#### [TAREAS PENDIENTES]
A - Copia otra vez el texto sobre la Voyager 1 desde "Tras semanas de" hasta "de la época.", este incluido, pero cambia "tres cerebros" por "tres ordenadores".
B - Según el texto sobre la Voyager 1, ¿son ciertas estas afirmaciones? Contesta sí o no a cada una y cita las palabras del texto que lo deciden.
(i) Robledo de Chavela queda a las afueras de Madrid.
(ii) El fallo afectaba al cerebro que lleva la navegación y la orientación de la antena.
(iii) El cerebro afectado tiene 69 megas de memoria.
C - Responde con datos del texto sobre la Voyager 1:
(i) ¿Cuántas antenas orientó Robledo de Chavela hacia la sonda?
(ii) ¿Hasta qué pieza se pudo trazar el problema?
(iii) ¿Cuántos cerebros tienen las sondas Voyager?

#### [PÁGINA]
════════════════

La Voyager 1 vuelve a telefonear a casa, y uno de los principales teléfonos aquí en la Tierra está a las afueras de Madrid, en Robledo de Chavela, que por primera vez orientó sus seis antenas hacia la sonda estropeada.

Tras semanas de análisis, el problema pudo trazarse hasta un chip de memoria defectuoso. Como algunos grandes dinosaurios, las sondas Voyager disponen de tres cerebros: uno para decodificar las órdenes que se le envían, otro gestionar la navegación y orientación de la antena y el tercero para dar formato y transmitir los datos a la Tierra. Este último era el afectado por el fallo. De los tres, es el más complejo, con un total de 69 kilobytes de memoria. No megas ni gigas. Kilobytes. Menos que un disquete de la época.

════════════════

#### [DATOS REGISTRADOS]
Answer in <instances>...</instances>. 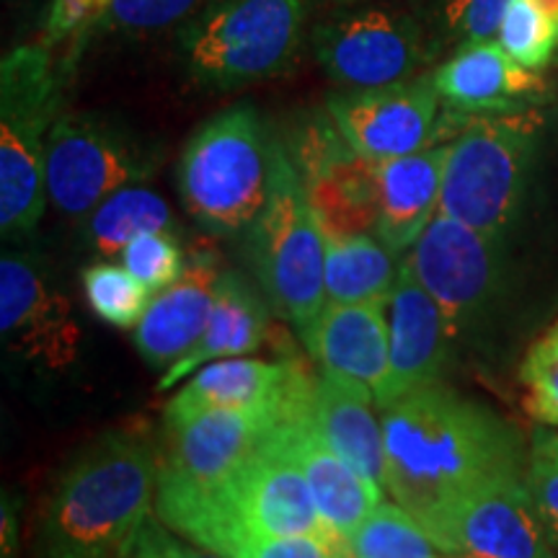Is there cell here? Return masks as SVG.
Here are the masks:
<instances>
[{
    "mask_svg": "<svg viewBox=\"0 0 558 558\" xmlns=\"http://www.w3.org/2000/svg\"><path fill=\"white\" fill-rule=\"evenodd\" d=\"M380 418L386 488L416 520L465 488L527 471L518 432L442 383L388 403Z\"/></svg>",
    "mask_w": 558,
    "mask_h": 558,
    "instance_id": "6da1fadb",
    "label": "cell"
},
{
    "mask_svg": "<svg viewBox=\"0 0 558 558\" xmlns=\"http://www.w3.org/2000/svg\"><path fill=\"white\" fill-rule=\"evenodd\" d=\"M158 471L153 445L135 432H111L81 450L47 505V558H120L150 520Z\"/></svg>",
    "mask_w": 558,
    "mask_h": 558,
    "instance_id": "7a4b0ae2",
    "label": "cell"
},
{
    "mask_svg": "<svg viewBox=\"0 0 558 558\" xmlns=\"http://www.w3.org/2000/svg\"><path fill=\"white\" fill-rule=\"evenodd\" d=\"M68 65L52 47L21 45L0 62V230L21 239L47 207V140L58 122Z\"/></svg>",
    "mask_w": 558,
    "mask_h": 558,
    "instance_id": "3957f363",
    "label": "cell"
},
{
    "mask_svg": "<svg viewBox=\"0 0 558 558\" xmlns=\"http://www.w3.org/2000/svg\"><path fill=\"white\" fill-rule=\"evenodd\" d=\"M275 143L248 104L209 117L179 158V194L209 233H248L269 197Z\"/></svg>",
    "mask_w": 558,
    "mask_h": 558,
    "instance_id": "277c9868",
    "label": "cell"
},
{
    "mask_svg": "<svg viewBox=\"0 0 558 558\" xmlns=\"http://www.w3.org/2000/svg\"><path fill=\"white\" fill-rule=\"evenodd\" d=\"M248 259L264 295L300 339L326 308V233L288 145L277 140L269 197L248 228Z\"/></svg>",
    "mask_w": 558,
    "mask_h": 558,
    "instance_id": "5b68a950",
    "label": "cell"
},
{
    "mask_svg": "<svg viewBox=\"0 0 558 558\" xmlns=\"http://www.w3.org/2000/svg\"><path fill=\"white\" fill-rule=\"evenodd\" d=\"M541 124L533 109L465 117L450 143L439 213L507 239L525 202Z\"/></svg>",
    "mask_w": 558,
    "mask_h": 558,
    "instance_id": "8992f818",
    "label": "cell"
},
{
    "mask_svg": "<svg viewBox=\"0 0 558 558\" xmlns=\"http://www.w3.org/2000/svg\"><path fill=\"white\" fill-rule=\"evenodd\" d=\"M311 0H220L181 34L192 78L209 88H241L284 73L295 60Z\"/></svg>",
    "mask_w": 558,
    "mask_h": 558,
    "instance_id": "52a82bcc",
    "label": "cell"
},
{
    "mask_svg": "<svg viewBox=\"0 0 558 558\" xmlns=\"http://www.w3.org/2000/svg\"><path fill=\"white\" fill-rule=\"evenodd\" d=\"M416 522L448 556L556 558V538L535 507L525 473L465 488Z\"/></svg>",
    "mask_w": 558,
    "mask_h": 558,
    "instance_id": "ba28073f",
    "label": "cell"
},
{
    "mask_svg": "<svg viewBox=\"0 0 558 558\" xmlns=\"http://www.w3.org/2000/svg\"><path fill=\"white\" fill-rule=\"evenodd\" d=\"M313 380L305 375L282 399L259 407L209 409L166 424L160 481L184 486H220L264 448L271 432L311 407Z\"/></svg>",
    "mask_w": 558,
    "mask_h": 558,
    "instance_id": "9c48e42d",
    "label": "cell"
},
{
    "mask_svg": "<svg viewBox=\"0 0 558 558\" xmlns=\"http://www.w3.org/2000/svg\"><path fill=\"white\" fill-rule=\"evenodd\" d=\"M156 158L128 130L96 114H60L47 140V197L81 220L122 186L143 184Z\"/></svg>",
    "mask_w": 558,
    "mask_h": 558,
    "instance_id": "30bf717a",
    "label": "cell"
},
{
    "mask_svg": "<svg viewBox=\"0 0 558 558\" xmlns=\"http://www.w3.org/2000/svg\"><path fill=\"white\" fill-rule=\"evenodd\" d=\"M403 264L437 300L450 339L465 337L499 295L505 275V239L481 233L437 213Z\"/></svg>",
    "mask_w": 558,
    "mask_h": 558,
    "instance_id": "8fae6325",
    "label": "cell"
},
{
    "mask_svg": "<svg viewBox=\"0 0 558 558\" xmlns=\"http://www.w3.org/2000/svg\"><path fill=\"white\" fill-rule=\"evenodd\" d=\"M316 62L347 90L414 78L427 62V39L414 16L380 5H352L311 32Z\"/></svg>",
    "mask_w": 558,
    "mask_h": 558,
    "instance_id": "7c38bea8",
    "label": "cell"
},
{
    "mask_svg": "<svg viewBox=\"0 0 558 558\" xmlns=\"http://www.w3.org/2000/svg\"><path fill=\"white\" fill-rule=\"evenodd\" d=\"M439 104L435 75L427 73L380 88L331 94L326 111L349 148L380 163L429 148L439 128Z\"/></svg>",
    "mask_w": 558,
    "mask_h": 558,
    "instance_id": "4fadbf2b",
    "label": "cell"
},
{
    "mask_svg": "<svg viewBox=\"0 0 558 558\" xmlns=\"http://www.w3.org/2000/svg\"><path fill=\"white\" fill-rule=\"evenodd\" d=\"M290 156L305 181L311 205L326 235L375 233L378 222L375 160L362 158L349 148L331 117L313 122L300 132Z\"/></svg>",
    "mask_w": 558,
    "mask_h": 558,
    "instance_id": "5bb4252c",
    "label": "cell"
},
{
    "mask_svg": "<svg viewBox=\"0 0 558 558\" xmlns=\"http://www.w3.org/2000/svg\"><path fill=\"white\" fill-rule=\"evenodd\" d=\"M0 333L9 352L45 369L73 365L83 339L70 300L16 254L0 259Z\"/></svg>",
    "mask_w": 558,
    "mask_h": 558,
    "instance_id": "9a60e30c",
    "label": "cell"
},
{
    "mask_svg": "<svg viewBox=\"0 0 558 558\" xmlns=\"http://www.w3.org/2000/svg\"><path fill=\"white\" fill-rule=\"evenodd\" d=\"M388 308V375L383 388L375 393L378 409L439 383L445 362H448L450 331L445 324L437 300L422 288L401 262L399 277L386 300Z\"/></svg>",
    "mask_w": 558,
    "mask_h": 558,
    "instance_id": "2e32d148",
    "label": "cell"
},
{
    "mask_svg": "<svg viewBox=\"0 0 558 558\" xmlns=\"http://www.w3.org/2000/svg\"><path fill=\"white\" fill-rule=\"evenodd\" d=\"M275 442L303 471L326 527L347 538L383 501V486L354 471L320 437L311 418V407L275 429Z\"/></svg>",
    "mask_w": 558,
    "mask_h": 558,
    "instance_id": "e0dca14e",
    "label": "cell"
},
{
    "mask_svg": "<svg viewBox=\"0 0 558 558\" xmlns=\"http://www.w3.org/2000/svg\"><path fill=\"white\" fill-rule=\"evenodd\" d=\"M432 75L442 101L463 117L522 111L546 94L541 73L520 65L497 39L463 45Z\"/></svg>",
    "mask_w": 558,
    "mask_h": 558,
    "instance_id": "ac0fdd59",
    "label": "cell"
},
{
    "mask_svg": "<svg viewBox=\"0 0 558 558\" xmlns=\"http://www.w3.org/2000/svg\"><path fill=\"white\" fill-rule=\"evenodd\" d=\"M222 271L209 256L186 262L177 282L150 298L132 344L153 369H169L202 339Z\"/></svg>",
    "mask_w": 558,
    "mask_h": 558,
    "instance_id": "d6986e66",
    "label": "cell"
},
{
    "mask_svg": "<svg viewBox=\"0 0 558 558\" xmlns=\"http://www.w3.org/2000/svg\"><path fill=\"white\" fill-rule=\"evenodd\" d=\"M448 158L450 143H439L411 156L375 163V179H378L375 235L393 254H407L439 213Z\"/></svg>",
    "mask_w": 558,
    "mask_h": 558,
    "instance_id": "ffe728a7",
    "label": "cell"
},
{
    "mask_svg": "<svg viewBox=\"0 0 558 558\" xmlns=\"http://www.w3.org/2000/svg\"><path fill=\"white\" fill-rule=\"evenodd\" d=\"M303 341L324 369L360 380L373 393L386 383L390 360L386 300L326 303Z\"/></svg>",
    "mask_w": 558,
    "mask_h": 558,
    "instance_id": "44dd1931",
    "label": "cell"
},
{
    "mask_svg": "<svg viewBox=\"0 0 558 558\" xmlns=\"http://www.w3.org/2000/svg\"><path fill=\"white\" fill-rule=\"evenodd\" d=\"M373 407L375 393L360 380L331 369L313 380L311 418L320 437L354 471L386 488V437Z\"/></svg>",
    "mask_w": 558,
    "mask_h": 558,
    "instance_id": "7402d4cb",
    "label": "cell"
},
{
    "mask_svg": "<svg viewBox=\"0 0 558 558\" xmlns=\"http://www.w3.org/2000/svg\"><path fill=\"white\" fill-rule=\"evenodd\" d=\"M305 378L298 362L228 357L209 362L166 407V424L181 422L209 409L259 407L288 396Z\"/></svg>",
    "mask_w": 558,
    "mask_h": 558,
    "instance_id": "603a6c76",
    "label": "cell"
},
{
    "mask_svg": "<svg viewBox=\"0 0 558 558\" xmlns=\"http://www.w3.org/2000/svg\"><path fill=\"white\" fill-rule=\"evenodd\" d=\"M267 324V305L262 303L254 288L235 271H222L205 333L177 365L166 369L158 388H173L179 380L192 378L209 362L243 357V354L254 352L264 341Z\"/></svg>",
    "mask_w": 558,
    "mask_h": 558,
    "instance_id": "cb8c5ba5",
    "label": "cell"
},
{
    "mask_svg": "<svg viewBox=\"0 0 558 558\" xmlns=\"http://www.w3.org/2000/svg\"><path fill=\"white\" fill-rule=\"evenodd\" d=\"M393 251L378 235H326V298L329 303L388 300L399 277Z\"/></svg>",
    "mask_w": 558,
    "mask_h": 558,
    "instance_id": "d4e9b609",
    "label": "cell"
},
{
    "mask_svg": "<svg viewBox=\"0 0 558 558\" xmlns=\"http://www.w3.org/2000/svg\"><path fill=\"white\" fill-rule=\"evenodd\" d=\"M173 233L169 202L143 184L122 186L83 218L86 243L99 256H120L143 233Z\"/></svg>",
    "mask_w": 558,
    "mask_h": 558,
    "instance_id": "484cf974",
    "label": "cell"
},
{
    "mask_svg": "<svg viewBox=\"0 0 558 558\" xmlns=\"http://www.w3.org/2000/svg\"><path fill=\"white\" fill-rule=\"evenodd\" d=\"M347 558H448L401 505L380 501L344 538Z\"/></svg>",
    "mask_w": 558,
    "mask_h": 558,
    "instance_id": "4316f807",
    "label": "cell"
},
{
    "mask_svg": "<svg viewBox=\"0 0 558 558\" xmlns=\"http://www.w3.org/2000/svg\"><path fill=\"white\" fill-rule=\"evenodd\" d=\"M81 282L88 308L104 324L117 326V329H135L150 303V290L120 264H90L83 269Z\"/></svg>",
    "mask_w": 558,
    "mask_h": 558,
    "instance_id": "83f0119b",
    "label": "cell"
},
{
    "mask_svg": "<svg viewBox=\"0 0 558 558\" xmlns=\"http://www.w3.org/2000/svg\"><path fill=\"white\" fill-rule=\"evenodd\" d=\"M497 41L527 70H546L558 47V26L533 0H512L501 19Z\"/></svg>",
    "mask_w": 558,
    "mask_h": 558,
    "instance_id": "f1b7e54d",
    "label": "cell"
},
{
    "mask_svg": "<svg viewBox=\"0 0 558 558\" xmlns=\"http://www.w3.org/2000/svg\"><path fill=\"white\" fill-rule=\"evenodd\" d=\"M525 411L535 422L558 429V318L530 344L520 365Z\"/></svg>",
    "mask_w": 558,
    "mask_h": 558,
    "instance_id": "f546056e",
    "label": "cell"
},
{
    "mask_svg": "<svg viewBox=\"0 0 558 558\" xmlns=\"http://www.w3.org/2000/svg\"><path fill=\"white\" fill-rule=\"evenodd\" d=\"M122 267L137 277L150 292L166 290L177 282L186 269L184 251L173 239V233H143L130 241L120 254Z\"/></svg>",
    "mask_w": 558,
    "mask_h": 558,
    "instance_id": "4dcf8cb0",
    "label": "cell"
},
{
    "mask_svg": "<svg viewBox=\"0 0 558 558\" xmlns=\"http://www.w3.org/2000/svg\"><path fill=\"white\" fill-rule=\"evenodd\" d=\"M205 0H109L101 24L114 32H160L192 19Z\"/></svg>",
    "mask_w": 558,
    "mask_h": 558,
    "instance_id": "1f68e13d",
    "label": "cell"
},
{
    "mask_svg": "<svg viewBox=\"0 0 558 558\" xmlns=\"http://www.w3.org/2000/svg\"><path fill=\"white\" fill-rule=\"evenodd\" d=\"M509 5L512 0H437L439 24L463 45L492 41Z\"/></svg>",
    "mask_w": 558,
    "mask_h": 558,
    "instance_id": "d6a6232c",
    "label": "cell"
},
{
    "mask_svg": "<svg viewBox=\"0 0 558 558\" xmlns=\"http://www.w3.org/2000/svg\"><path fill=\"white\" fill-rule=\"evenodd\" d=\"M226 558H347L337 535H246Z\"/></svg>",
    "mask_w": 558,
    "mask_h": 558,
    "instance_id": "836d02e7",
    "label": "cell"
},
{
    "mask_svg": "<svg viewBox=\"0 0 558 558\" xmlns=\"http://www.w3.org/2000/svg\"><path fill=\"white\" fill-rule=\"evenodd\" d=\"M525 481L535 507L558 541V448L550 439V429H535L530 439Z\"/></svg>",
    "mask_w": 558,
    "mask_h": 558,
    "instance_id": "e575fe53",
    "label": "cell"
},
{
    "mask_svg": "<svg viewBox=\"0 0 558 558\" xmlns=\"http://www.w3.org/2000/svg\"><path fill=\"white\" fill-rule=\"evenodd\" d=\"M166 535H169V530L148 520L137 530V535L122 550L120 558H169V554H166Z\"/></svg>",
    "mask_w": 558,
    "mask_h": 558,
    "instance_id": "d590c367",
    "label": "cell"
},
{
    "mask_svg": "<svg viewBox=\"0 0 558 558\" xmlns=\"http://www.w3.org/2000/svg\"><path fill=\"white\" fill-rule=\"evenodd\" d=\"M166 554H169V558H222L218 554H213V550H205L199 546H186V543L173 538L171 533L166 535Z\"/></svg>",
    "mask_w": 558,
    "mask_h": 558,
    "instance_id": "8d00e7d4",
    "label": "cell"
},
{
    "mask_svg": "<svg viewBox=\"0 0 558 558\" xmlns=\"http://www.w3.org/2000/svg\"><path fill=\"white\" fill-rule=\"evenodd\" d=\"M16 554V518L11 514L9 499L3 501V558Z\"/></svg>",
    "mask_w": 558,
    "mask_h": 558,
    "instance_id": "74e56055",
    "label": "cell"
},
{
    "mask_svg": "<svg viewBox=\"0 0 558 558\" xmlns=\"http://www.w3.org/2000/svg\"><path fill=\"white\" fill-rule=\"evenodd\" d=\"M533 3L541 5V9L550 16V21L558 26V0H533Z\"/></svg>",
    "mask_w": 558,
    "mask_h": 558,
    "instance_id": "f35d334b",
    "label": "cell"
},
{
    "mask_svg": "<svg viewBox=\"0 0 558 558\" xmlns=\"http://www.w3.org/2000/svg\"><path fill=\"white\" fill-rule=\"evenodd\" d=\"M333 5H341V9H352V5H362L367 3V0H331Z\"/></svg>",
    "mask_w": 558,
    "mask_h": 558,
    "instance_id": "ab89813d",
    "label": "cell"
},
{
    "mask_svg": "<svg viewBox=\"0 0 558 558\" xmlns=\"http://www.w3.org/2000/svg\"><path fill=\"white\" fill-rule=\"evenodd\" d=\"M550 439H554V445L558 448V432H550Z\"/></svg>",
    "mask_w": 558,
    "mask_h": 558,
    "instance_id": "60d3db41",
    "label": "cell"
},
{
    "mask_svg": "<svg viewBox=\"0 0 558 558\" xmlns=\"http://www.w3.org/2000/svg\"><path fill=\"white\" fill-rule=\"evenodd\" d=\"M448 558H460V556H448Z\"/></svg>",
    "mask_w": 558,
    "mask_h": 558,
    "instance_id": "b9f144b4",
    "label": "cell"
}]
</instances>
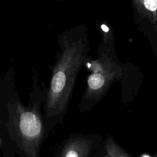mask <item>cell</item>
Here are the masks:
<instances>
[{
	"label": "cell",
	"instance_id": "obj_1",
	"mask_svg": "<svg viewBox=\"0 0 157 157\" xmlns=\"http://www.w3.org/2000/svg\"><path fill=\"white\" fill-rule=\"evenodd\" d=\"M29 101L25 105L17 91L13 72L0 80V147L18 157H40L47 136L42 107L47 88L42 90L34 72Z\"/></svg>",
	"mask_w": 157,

════════════════

#### [RESPUESTAS]
A -
Tras semanas de análisis, el problema pudo trazarse hasta un chip de memoria defectuoso. Como algunos grandes dinosaurios, las sondas Voyager disponen de tres ordenadores: uno para decodificar las órdenes que se le envían, otro gestionar la navegación y orientación de la antena y el tercero para dar formato y transmitir los datos a la Tierra. Este último era el afectado por el fallo. De los tres, es el más complejo, con un total de 69 kilobytes de memoria. No megas ni gigas. Kilobytes. Menos que un disquete de la época.

B -
(i) Sí: "está a las afueras de Madrid, en Robledo de Chavela".
(ii) No: "el tercero para dar formato y transmitir los datos a la Tierra. Este último era el afectado por el fallo."
(iii) No: "con un total de 69 kilobytes de memoria. No megas ni gigas."

C -
(i) Seis.
(ii) Hasta un chip de memoria defectuoso.
(iii) Tres.